Stored data:
—————
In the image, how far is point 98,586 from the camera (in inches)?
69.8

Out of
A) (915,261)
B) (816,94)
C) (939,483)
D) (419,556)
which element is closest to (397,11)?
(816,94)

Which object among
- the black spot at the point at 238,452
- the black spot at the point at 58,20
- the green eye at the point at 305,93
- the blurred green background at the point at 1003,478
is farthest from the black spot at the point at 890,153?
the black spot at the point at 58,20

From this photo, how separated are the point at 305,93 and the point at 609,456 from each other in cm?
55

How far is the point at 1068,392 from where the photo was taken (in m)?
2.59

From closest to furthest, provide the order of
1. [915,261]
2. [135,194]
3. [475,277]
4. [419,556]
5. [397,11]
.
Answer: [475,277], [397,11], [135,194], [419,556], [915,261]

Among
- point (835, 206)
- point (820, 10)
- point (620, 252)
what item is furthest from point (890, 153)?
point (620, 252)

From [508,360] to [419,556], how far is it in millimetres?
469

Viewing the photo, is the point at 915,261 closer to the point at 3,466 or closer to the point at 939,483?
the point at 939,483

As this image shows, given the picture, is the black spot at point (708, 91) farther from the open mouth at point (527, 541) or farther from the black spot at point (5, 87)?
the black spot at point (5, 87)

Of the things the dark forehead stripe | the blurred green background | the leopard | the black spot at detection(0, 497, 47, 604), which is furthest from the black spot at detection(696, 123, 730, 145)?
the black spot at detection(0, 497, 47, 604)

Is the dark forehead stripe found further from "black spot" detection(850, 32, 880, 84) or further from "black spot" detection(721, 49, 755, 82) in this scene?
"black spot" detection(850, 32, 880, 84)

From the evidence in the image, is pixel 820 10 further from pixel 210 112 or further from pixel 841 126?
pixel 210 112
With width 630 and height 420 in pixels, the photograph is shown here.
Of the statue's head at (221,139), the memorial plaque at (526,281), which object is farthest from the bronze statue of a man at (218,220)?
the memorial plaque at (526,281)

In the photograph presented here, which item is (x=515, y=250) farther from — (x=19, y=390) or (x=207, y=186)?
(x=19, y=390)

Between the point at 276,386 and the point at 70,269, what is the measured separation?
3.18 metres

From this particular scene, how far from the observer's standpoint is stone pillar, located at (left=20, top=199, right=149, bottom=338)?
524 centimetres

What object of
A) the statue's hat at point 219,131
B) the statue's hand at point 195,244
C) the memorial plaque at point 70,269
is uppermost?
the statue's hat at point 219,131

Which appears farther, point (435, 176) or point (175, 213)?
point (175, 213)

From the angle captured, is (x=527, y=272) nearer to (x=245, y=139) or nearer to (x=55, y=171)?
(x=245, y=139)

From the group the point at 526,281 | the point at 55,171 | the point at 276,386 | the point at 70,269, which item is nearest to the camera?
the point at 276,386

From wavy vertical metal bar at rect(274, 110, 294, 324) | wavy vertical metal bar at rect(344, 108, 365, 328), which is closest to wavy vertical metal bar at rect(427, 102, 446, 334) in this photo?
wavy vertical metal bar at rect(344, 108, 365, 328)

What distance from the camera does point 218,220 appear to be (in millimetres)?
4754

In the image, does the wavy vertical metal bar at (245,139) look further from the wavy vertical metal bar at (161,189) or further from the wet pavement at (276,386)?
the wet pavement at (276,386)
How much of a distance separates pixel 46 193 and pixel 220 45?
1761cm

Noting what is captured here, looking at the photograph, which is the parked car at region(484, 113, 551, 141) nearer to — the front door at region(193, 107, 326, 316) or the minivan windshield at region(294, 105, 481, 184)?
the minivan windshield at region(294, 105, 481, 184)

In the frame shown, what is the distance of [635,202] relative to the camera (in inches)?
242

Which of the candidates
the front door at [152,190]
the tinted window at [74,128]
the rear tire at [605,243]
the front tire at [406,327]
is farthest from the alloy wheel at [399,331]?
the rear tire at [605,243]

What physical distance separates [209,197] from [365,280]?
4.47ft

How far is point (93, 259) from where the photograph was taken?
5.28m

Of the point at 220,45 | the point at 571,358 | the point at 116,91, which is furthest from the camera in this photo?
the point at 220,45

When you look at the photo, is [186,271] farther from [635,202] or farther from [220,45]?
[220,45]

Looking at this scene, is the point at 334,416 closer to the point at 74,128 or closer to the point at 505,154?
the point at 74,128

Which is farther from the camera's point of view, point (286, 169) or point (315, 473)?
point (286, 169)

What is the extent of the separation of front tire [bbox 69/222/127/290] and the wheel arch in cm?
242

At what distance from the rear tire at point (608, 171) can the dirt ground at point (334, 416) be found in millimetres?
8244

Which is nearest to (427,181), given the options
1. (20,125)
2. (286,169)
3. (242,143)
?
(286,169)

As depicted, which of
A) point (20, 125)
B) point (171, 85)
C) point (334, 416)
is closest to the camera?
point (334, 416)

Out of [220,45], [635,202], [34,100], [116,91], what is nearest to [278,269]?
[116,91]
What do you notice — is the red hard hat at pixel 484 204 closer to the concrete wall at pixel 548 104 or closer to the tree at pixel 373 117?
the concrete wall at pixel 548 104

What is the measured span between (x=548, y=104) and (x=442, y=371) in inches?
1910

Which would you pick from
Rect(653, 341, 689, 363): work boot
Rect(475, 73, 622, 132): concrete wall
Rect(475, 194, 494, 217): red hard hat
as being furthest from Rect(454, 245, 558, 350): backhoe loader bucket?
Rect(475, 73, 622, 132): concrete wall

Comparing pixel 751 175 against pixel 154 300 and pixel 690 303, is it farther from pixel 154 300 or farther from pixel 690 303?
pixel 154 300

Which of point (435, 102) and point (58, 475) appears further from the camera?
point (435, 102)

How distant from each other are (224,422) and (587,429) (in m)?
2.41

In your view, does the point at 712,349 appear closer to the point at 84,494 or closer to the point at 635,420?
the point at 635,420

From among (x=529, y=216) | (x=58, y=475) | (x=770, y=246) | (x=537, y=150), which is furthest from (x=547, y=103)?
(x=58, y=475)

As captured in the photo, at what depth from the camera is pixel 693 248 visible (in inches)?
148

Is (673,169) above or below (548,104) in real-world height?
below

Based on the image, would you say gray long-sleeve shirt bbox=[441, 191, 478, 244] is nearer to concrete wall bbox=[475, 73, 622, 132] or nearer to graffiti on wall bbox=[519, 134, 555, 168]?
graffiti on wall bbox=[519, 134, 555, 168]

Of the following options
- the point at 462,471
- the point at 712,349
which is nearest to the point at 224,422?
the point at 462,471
—————
Output every entry shown above, exactly.

In the image, how far is point 98,586 from the camera (in inches)?
69.8

Out of
A) (915,261)
B) (816,94)
C) (939,483)
D) (419,556)
which element is closest to (397,11)?
(816,94)

Which object among
- the black spot at the point at 238,452
- the black spot at the point at 58,20
- the green eye at the point at 305,93
- the blurred green background at the point at 1003,478
is farthest from the black spot at the point at 890,153?
the black spot at the point at 58,20

From this photo, how separated are the point at 305,93 and the point at 609,456 from each other in cm?
55

How far is the point at 1068,392 from where the photo was taken (in m)?
2.59

From closest to furthest, provide the order of
1. [915,261]
2. [135,194]
3. [475,277]
4. [419,556]
5. [397,11]
.
Answer: [475,277], [397,11], [135,194], [419,556], [915,261]

Among
- point (835, 206)
- point (820, 10)
- point (620, 252)
what item is furthest from point (890, 153)?
point (620, 252)

From [508,360] to [419,556], how far is it in millimetres?
469

Viewing the photo, is the point at 915,261 closer to the point at 3,466 or closer to the point at 939,483?
the point at 939,483

As this image shows, given the picture, is the black spot at point (708, 91) farther from the open mouth at point (527, 541) or farther from the black spot at point (5, 87)?
the black spot at point (5, 87)

Of the things the dark forehead stripe | the blurred green background | the leopard | the black spot at detection(0, 497, 47, 604), which is furthest from the black spot at detection(696, 123, 730, 145)?
the black spot at detection(0, 497, 47, 604)

Is the dark forehead stripe found further from "black spot" detection(850, 32, 880, 84) or further from "black spot" detection(721, 49, 755, 82) in this scene?
"black spot" detection(850, 32, 880, 84)

From the evidence in the image, is pixel 820 10 further from pixel 210 112 or further from pixel 841 126?
pixel 210 112
With width 630 and height 420 in pixels, the photograph is shown here.
Of the statue's head at (221,139), the memorial plaque at (526,281), which object is farthest from the bronze statue of a man at (218,220)?
the memorial plaque at (526,281)

In the photograph presented here, which item is (x=515, y=250) farther from — (x=19, y=390) or (x=207, y=186)?
(x=19, y=390)

Between the point at 276,386 and the point at 70,269, what is the measured separation?
3.18 metres

From this particular scene, how far from the observer's standpoint is stone pillar, located at (left=20, top=199, right=149, bottom=338)?
524 centimetres

What object of
A) the statue's hat at point 219,131
B) the statue's hand at point 195,244
C) the memorial plaque at point 70,269
is uppermost?
the statue's hat at point 219,131

Which appears farther, point (435, 176) or point (175, 213)?
point (175, 213)

From the angle captured, is (x=527, y=272) nearer to (x=245, y=139) or nearer to (x=55, y=171)?
(x=245, y=139)

From the group the point at 526,281 | the point at 55,171 | the point at 276,386 | the point at 70,269, which item is nearest to the camera?
the point at 276,386

From wavy vertical metal bar at rect(274, 110, 294, 324) | wavy vertical metal bar at rect(344, 108, 365, 328), which is closest to wavy vertical metal bar at rect(427, 102, 446, 334) in this photo?
wavy vertical metal bar at rect(344, 108, 365, 328)

What distance from the camera does point 218,220 appear to be (in millimetres)?
4754

In the image, does the wavy vertical metal bar at (245,139) look further from the wavy vertical metal bar at (161,189) or further from the wet pavement at (276,386)?
the wet pavement at (276,386)
How much of a distance separates pixel 46 193 and pixel 220 45?
1761cm

Noting what is captured here, looking at the photograph, which is the parked car at region(484, 113, 551, 141) nearer to — the front door at region(193, 107, 326, 316) or the minivan windshield at region(294, 105, 481, 184)?
the minivan windshield at region(294, 105, 481, 184)

In the frame shown, what is the distance of [635,202] relative to the camera (in inches)?
242

Which of the candidates
the front door at [152,190]
the tinted window at [74,128]
the rear tire at [605,243]
the front tire at [406,327]
is farthest from the alloy wheel at [399,331]?
the rear tire at [605,243]

What physical distance separates [209,197] from [365,280]?
4.47ft

How far is point (93, 259) from where the photograph was taken?
5.28m

Of the point at 220,45 | the point at 571,358 | the point at 116,91, which is furthest from the camera in this photo?
the point at 220,45

When you look at the photo, is [186,271] farther from [635,202] or farther from [220,45]?
[220,45]

Looking at this scene, is the point at 334,416 closer to the point at 74,128 or closer to the point at 505,154?
the point at 74,128

Which is farther from the camera's point of view, point (286, 169) or point (315, 473)?
point (286, 169)

What is the extent of the separation of front tire [bbox 69/222/127/290] and the wheel arch in cm?
242

At what distance from the rear tire at point (608, 171) can the dirt ground at point (334, 416) be found in millimetres?
8244

Which is nearest to (427,181), given the options
1. (20,125)
2. (286,169)
3. (242,143)
?
(286,169)

As depicted, which of
A) point (20, 125)
B) point (171, 85)
C) point (334, 416)
is closest to the camera?
point (334, 416)

Out of [220,45], [635,202], [34,100], [116,91], what is nearest to [278,269]?
[116,91]
What do you notice — is the red hard hat at pixel 484 204 closer to the concrete wall at pixel 548 104 or closer to the tree at pixel 373 117?
the concrete wall at pixel 548 104

What is the measured span between (x=548, y=104) and (x=442, y=371) in inches?
1910

Which would you pick from
Rect(653, 341, 689, 363): work boot
Rect(475, 73, 622, 132): concrete wall
Rect(475, 194, 494, 217): red hard hat
as being furthest from Rect(454, 245, 558, 350): backhoe loader bucket?
Rect(475, 73, 622, 132): concrete wall

Comparing pixel 751 175 against pixel 154 300 and pixel 690 303, is it farther from pixel 154 300 or farther from pixel 690 303?
pixel 154 300

Which of point (435, 102) and point (58, 475) appears further from the camera?
point (435, 102)

How distant from each other are (224,422) and (587,429) (in m)?
2.41

In your view, does the point at 712,349 appear closer to the point at 84,494 or closer to the point at 635,420?
the point at 635,420

From among (x=529, y=216) | (x=58, y=475) | (x=770, y=246) | (x=537, y=150), which is furthest from (x=547, y=103)?
(x=58, y=475)

As captured in the photo, at what depth from the camera is pixel 693 248 visible (in inches)?
148

Is (673,169) above or below (548,104) in real-world height?
below

Based on the image, would you say gray long-sleeve shirt bbox=[441, 191, 478, 244] is nearer to concrete wall bbox=[475, 73, 622, 132] or nearer to graffiti on wall bbox=[519, 134, 555, 168]?
graffiti on wall bbox=[519, 134, 555, 168]

Of the following options
- the point at 462,471
- the point at 712,349
which is nearest to the point at 224,422?
the point at 462,471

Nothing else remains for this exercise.